Amyotrophic lateral sclerosis (ALS), sometimes called Lou Gehrig's disease, is a rapidly progressive, invariably fatal
neurological disease that attacks the nerve cells (neurons) responsible for controlling
voluntary muscles. In ALS, both the upper motor neurons and the lower motor neurons
degenerate or die, ceasing to send messages to muscles. Unable to function, the muscles
gradually weaken, waste away, and twitch. Eventually the ability of the brain to start
and control voluntary movement is lost. Individuals with ALS lose their strength and
the ability to move their arms, legs, and body. When muscles in the diaphragm and
chest wall fail, individuals lose the ability to breathe without ventilatory support.

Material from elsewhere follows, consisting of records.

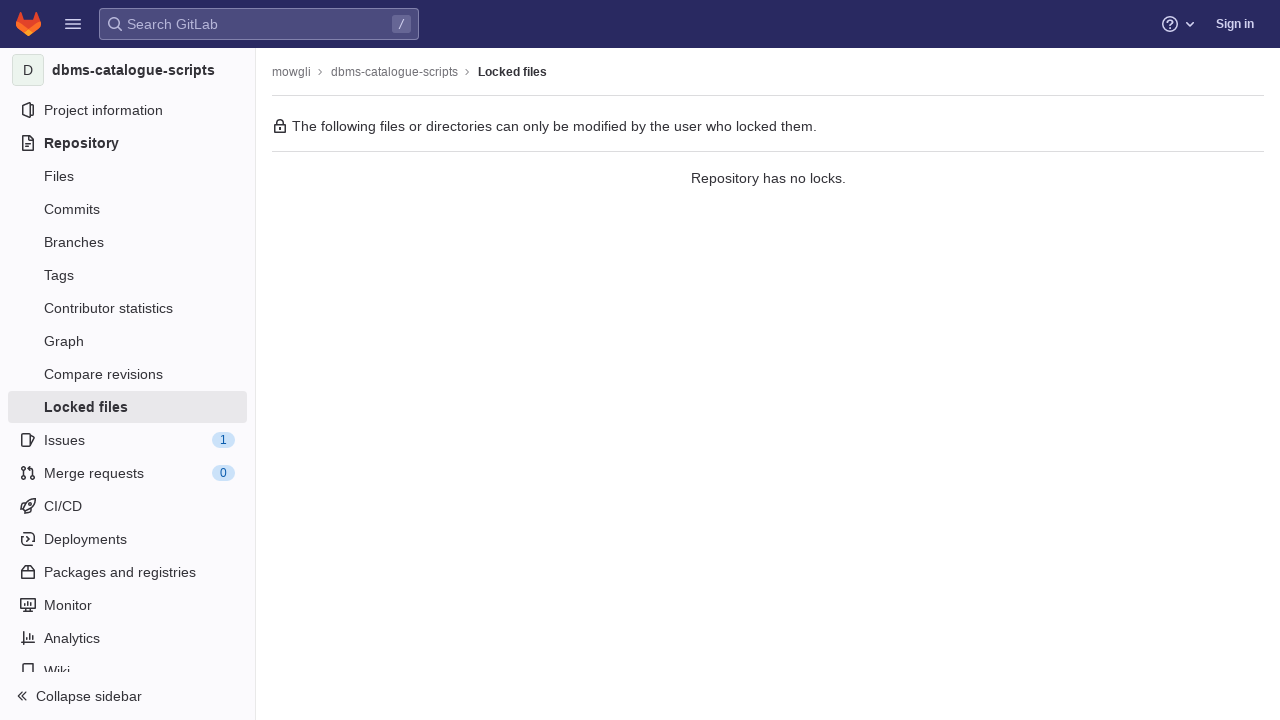

--- FILE ---
content_type: text/javascript; charset=utf-8
request_url: https://omi-gitlab.e-technik.uni-ulm.de/assets/webpack/pages.projects.path_locks.c63e32be.chunk.js
body_size: 1103
content:
(this.webpackJsonp=this.webpackJsonp||[]).push([[875],{"0EIA":function(e,t,n){"use strict";n.d(t,"a",(function(){return a}));n("WmlO"),n("3R5X"),n("W9Nl");var s=n("6oy4"),o=n.n(s);function a(){o()(".js-remove-row").on("ajax:success",(function(){o()(this).closest("li").addClass("gl-display-none!")})),o()(".js-remove-tr").on("ajax:before",(function(){o()(this).parent().find(".btn").addClass("disabled")})),o()(".js-remove-tr").on("ajax:success",(function(){o()(this).closest("tr").addClass("gl-display-none!")}))}},403:function(e,t,n){n("uGLJ"),n("sH5Z"),e.exports=n("8V8H")},"8V8H":function(e,t,n){"use strict";n.r(t);n("u6G8"),n("3R5X"),n("oVeW");var s=n("0EIA");Object(s.a)();const o=document.querySelector(".locks");o.addEventListener("ajax:success",(function(){var e,t;[...o.querySelectorAll("li")].every((function(e){return null===e.offsetParent}))&&(null===(e=o.querySelector(".nothing-here-block.hidden"))||void 0===e||null===(t=e.classList)||void 0===t||t.remove("hidden"))}))},sH5Z:function(e,t,n){"use strict";n.r(t);var s=n("HWy0"),o=n("6oy4"),a=n.n(o),i=n("oj/M"),c=n("sXPh");new class{constructor(){Object(c.a)(),a()(".js-hide-no-ssh-message").on("click",(function(e){return Object(i.O)("hide_no_ssh_message","false"),a()(this).parents(".js-no-ssh-key-message").remove(),e.preventDefault()})),a()(".js-hide-no-password-message").on("click",(function(e){return Object(i.O)("hide_no_password_message","false"),a()(this).parents(".js-no-password-message").remove(),e.preventDefault()})),a()(".hide-auto-devops-implicitly-enabled-banner").on("click",(function(e){const t="hide_auto_devops_implicitly_enabled_banner_"+a()(this).data("project-id");return Object(i.O)(t,"false"),a()(this).parents(".auto-devops-implicitly-enabled-banner").remove(),e.preventDefault()}))}static changeProject(e){return window.location=e}},new s.a;var r=n("PsNq");Object(r.a)()},sXPh:function(e,t,n){"use strict";n.d(t,"a",(function(){return a}));n("WmlO"),n("3R5X"),n("W9Nl");var s=n("6oy4"),o=n.n(s);function a(){const e=o()("ul.clone-options-dropdown");if(e.length){const t=o()("#clone_url"),n=o()(".js-git-clone-holder .js-clone-dropdown-label"),s=document.querySelector(".js-mobile-git-clone .js-clone-dropdown-label"),a=n.text().trim();a.length>0&&o()(`a:contains('${a}')`,e).addClass("is-active"),o()("a",e).on("click",(function(n){const a=o()(n.currentTarget),i=a.attr("href");if(i&&(i.startsWith("vscode://")||i.startsWith("xcode://")||i.startsWith("jetbrains://")))return;n.preventDefault();const c=a.data("cloneType");o()(".is-active",e).removeClass("is-active"),o()(`a[data-clone-type="${c}"]`).each((function(){const e=o()(this),t=e.find(".dropdown-menu-inner-title").text(),n=e.closest(".js-git-clone-holder, .js-mobile-git-clone").find(".js-clone-dropdown-label");e.toggleClass("is-active"),n.text(t)})),s?s.dataset.clipboardText=i:t.val(i),o()(".js-git-empty .js-clone").text(i)}))}}}},[[403,1,0,4,5]]]);
//# sourceMappingURL=pages.projects.path_locks.c63e32be.chunk.js.map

The disease does not affect a person's ability to see, smell, taste, hear, or recognize
touch, and it does not usually impair a person's thinking or other cognitive abilities.
However, several recent studies suggest that a small percentage of patients may experience
problems with memory or decision-making, and there is growing evidence that some may
even develop a form of dementia. The cause of ALS is not known, and scientists do
not yet know why ALS strikes some people and not others.

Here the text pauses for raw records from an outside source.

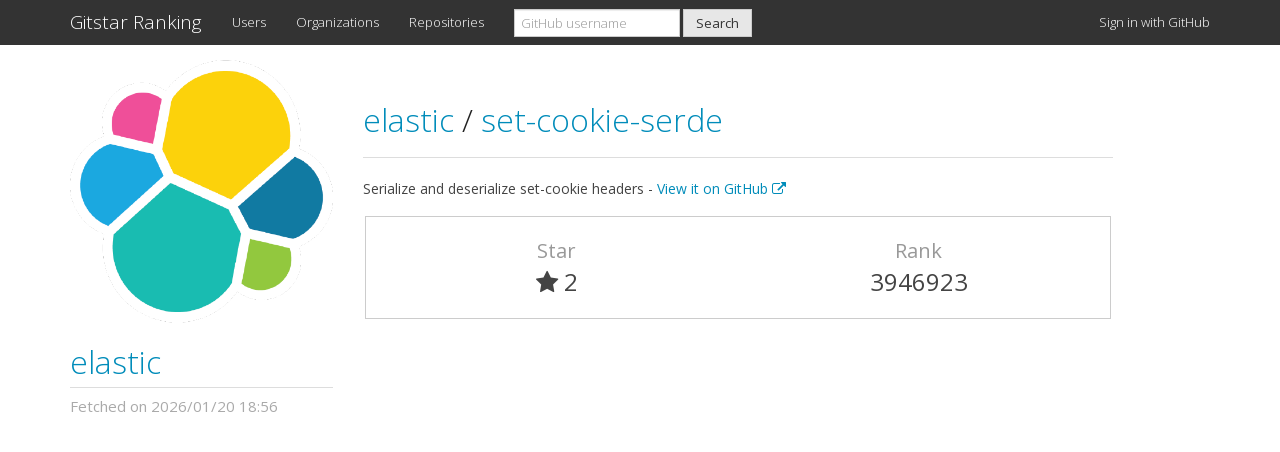

--- FILE ---
content_type: text/html; charset=utf-8
request_url: https://gitstar-ranking.com/elastic/set-cookie-serde
body_size: 2166
content:
<!DOCTYPE html>
<html>
<head>
<title>elastic/set-cookie-serde - Gitstar Ranking</title>
<link href='/favicon.ico' rel='shortcut icon'>
<meta content='width=device-width, initial-scale=1.0' name='viewport'>
<meta content='See the rank of elastic/set-cookie-serde on GitHub Ranking.' name='description'>
<meta content='GitHub, Star, Gitstar, Ranking' name='keywords'>
<link href='https://gitstar-ranking.com/elastic/set-cookie-serde' rel='canonical'>
<link rel="stylesheet" media="all" href="/assets/application-7fbeef4e583bb35a7fff85a14d43e57e543708239f91a275726adbc54a05a0d5.css" />
<script src="/assets/application-4715d0f810e1ecc4eb0b33145a8a063d0654b217be6649e9edccaa743fb60eb2.js"></script>
<meta name="csrf-param" content="authenticity_token" />
<meta name="csrf-token" content="0XUPzQU7u2F9fHosnSgaQERqdgSCFSKgxgAY9NK6KKvBUFJyAaYiKeL409tACVJUICS4zJP1QGEAhgK4ExiSCw==" />
<script type="text/javascript">
(function(i,s,o,g,r,a,m){i['GoogleAnalyticsObject']=r;i[r]=i[r]||function(){
(i[r].q=i[r].q||[]).push(arguments)},i[r].l=1*new Date();a=s.createElement(o),
m=s.getElementsByTagName(o)[0];a.async=1;a.src=g;m.parentNode.insertBefore(a,m)
})(window,document,'script','//www.google-analytics.com/analytics.js','ga');
ga("create","UA-45694087-6","auto");
ga("send","pageview");
</script>

<script async data-ad-client='ca-pub-1394383573150433' src='https://pagead2.googlesyndication.com/pagead/js/adsbygoogle.js'></script>
</head>
<body class='repositories_controller show_action'>
<div class='navbar navbar-default navbar-fixed-top'>
<div class='container'>
<div class='navbar-header'>
<a class="navbar-brand" href="https://gitstar-ranking.com/">Gitstar Ranking</a>
<button class='navbar-toggle' data-target='#navbar-main' data-toggle='collapse'>
<span class='icon-bar'></span>
<span class='icon-bar'></span>
<span class='icon-bar'></span>
</button>
</div>
<div class='navbar-collapse collapse' id='navbar-main'>
<ul class='nav navbar-nav'>
<li class='hidden-sm'>
<a href="/users">Users</a>
</li>
<li class='hidden-sm'>
<a href="/organizations">Organizations</a>
</li>
<li class='hidden-sm'>
<a href="/repositories">Repositories</a>
</li>
<li class='dropdown visible-sm-block'>
<a class="dropdown-toggle" data-toggle="dropdown" href="#">Rankings
<b class='caret'></b>
</a><ul class='dropdown-menu'>
<li class=''>
<a href="/users">Users</a>
</li>
<li class=''>
<a href="/organizations">Organizations</a>
</li>
<li class=''>
<a href="/repositories">Repositories</a>
</li>
</ul>
</li>
</ul>
<form class="navbar-form navbar-left" action="/search" accept-charset="UTF-8" method="get"><input name="utf8" type="hidden" value="&#x2713;" /><div class='form-group'>
<input type="search" name="q" id="q" class="form-control cl-lg-8" placeholder="GitHub username" />
</div>
<input type="submit" name="commit" value="Search" class="btn btn-default" id="header_search" data-disable-with="Search" />
</form><ul class='nav navbar-nav navbar-right'>
<li>
<a rel="nofollow" data-method="post" href="/users/auth/github">Sign in with GitHub
</a></li>
</ul>
</div>
</div>
</div>

<div class='container'>
<div class='row'>
<div class='col-md-3 hidden-xs hidden-sm'>
<div id='user_profile'>
<div class='user_avatar_wrapper hidden-xs hidden-sm'>
<a href="/elastic"><img class="user_avatar" src="https://avatars.githubusercontent.com/u/6764390?v=3" />
</a></div>
<h2 class='user_login'>
<a href="/elastic"><img class="user_avatar_small hidden-lg hidden-md" src="https://avatars.githubusercontent.com/u/6764390?v=3" />
elastic
</a></h2>
<div class='row'>
<div class='queued_at col-xs-12'>
Fetched on 2026/01/20 18:56
</div>
</div>
</div>

</div>
<div class='col-md-8'>
<div class='page-header'>
<h2>
<a href="/elastic">elastic
</a><span class='separator'>/</span>
<a href="/elastic/set-cookie-serde">set-cookie-serde
</a></h2>
</div>
<div class='description_wrapper'>
<div class='description'>
Serialize and deserialize set-cookie headers -
<a target="_blank" href="https://github.com/elastic/set-cookie-serde">View it on GitHub
<i class="fa fa-external-link"></i>
</a></div>
</div>
<div class='row repository_info'>
<div class='col-xs-6'>
<div class='repository_attribute text-center'>
Star
</div>
<div class='repository_value text-center'>
<i class="fa fa-star"></i> 2
</div>
</div>
<div class='col-xs-6 text-center'>
<div class='repository_attribute text-center'>
Rank
</div>
<div class='repository_value text-center'>
3946923
</div>
</div>
</div>
</div>
</div>

<div class='ads_container'>
<script async src='https://pagead2.googlesyndication.com/pagead/js/adsbygoogle.js'></script>
<ins class='adsbygoogle' data-ad-client='ca-pub-1394383573150433' data-ad-format='auto' data-ad-slot='8962885489' data-full-width-responsive='true' style='display:block'></ins>
<script>
(adsbygoogle = window.adsbygoogle || []).push({});
</script>

</div>
<footer>
<div class='row'>
<div class='col-lg-12'>
<p>
Released by <a href="https://github.com/k0kubun">@k0kubun</a> in December 2014. Fork me on <a href="https://github.com/k0kubun/gitstar-ranking">GitHub</a>.
</p>
</div>
</div>
</footer>
</div>
</body>
</html>


--- FILE ---
content_type: text/html; charset=utf-8
request_url: https://www.google.com/recaptcha/api2/aframe
body_size: 250
content:
<!DOCTYPE HTML><html><head><meta http-equiv="content-type" content="text/html; charset=UTF-8"></head><body><script nonce="uzGwxYgFooJ5g4LSrzrTjQ">/** Anti-fraud and anti-abuse applications only. See google.com/recaptcha */ try{var clients={'sodar':'https://pagead2.googlesyndication.com/pagead/sodar?'};window.addEventListener("message",function(a){try{if(a.source===window.parent){var b=JSON.parse(a.data);var c=clients[b['id']];if(c){var d=document.createElement('img');d.src=c+b['params']+'&rc='+(localStorage.getItem("rc::a")?sessionStorage.getItem("rc::b"):"");window.document.body.appendChild(d);sessionStorage.setItem("rc::e",parseInt(sessionStorage.getItem("rc::e")||0)+1);localStorage.setItem("rc::h",'1769174033920');}}}catch(b){}});window.parent.postMessage("_grecaptcha_ready", "*");}catch(b){}</script></body></html>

DIAGNOSTIC TESTING AND CODING
There is no one test or procedure to establish the diagnosis of ALS. The diagnosis
of ALS is based on history, neurological findings consistent with the diagnosis of
ALS and eletrophysiological and neuroimaging testing to rule out other impairments
that may cause similar signs and symptoms. The diagnosis may be supported by electrophysiological
studies (electromyogram [EMG] and nerve conduction study [NCS] but these tests may
be negative or only suggestive of the diagnosis.
No cure has yet been found for ALS. However, the FDA has approved the first drug treatment
for the disease-riluzole (Rilutek). Clinical trials with ALS patients showed that
riluzole prolongs survival by several months. Riluzole does not reverse the damage
already done to motor neurons, and patients taking the drug must be monitored for
liver damage and other possible side effects. However, this first disease-specific
therapy offers hope that the progression of ALS may one day be slowed by new medications
or combinations of drugs. Other treatments for ALS are designed to relieve symptoms
and improve the quality of life for patients. Multidisciplinary teams of health care
professionals can design an individualized plan of medical and physical therapy and
provide special equipment aimed at keeping patients as mobile and comfortable as possible.
Physicians can prescribe medications to help reduce fatigue, ease muscle cramps, control
spasticity, and reduce excess saliva and phlegm. Drugs also are available to help
patients with pain, depression, sleep disturbances, and constipation.